El tono brusco de su voz distaba mucho del tono suave de sus conversaciones en el barco. Tal vez todavía estuviese molesto porque Erica no lo hubiese acompañado en el crucero y no la había perdonado todavía. Los prometidos siempre se peleaban antes de la boda. Desde luego no era asunto de ella. Lamentaba haber sacado el tema.
—Creo que Caro y Ari estarán ausentes mucho tiempo, así que si me disculpas, voy a ocuparme de la colada.
—Tenemos doncellas que se encargan de eso.
—Lo sé, pero tengo que ver qué ropa voy a lavar.
—Eso puede esperar. Quiero que entres en la casa conmigo, tengo un regalo para tí.
Paula movió la cabeza.
—Has hecho más que suficiente por mí. No podría aceptarlo, sea lo que sea.
—En realidad, no es mío.
Curiosa, lo siguió peldaños arriba al interior de la casa. Atravesaron el vestíbulo y caminaron por un pasillo abovedado hasta la biblioteca.
—Por favor —le indicó un sillón de damasco que estaba junto a su escritorio. Del bolsillo de atrás sacó un CD y se lo entregó—. Es de la señora DeMaio. Recibí instrucciones estrictas de dártelo nada más verte. Como puedes ver, adjuntó una nota con su dirección, y espera que le escribas.
Eludiendo su penetrante mirada, Paula leyó el título.
—Canciones de amor portuguesas, de Felipe DeMaio —levantó la cabeza—. Es una grabación de la música de su marido.
—Así es. A mí también me dió uno. Es grato conocer a una mujer romántica.
Paula no pudo evitar sonreír.
—Te diste cuenta.
—Por supuesto. Cuando fui a verla después de su caída, me dijo que no me entretuviera. «Váyase», insistió. «Baile el resto de la noche con su encantadora esposa».
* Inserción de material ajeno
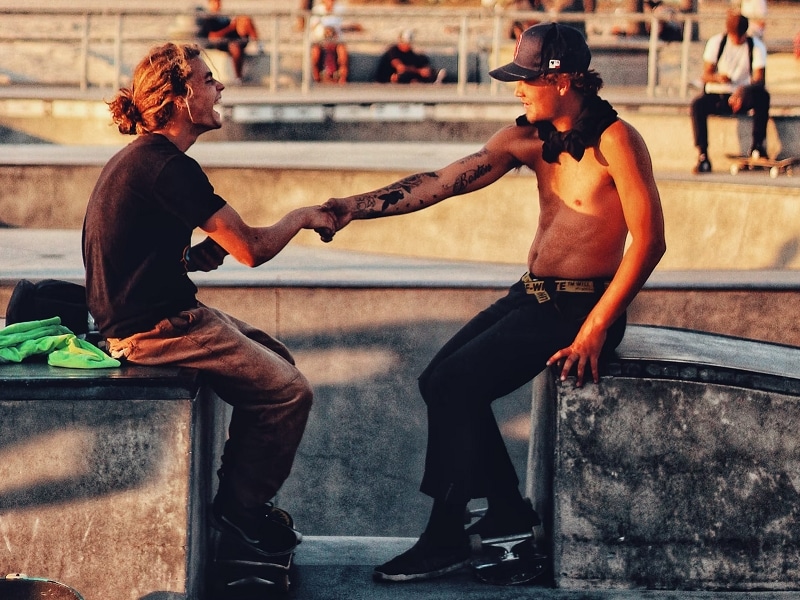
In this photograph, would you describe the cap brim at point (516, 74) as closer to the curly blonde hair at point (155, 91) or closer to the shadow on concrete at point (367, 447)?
the curly blonde hair at point (155, 91)

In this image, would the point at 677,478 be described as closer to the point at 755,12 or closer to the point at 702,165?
the point at 702,165

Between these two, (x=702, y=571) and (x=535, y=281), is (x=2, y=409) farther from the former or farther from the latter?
(x=702, y=571)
Mientras Paula permanecía sentada tratando de no reaccionar a aquellas palabras, el sonido dé un maravilloso ritmo latino inundó la estancia. Enseguida, una voz masculina llena de pasión entonó una balada atormentada.
—Baila conmigo.
Paula se removió en el asiento. ¿De verdad le había preguntado eso?
-¿Quieres decir ahora?
—Sí. No tuve ese privilegio en el barco, ¿Recuerdas? —Paula lo miró con incredulidad—. Hazlo por mí... o por la señora DeMaio. Piensa en lo mucho que se alegrará cuando le escribamos una nota de agradecimiento diciéndole que disfrutamos de su regalo como ella quería.
Incluso mientras hablaba, Pedro rodeó el escritorio y tomó sus manos. El corazón de Paula había empezado a latir con fuerza. Cuando la estrechó entre sus brazos, el sonido fue ensordecedor. Durante tanto tiempo había soñado estar tan cerca de él que el primer contacto de sus cuerpos la conmocionó. Pero no le bastaba estar en sus brazos. Quería tocarlo, deslizar las manos por sus hombros, acariciar su rostro. Al estrecharla, la cabeza de Paula encajó bajo su barbilla como si estuvieran hechos el uno para el otro. Con el rostro apoyado entre su cuello y su hombro, pudo oler al jabón que había utilizado al ducharse. Nunca en su vida había sido tan consciente de las diferencias entre un hombre y una mujer. Reaccionaba a todos los movimientos de su cuerpo ágil y poderoso. La leve presión de su mano en su espalda la ayudó a seguirlo. Quería que aquel momento nunca terminara.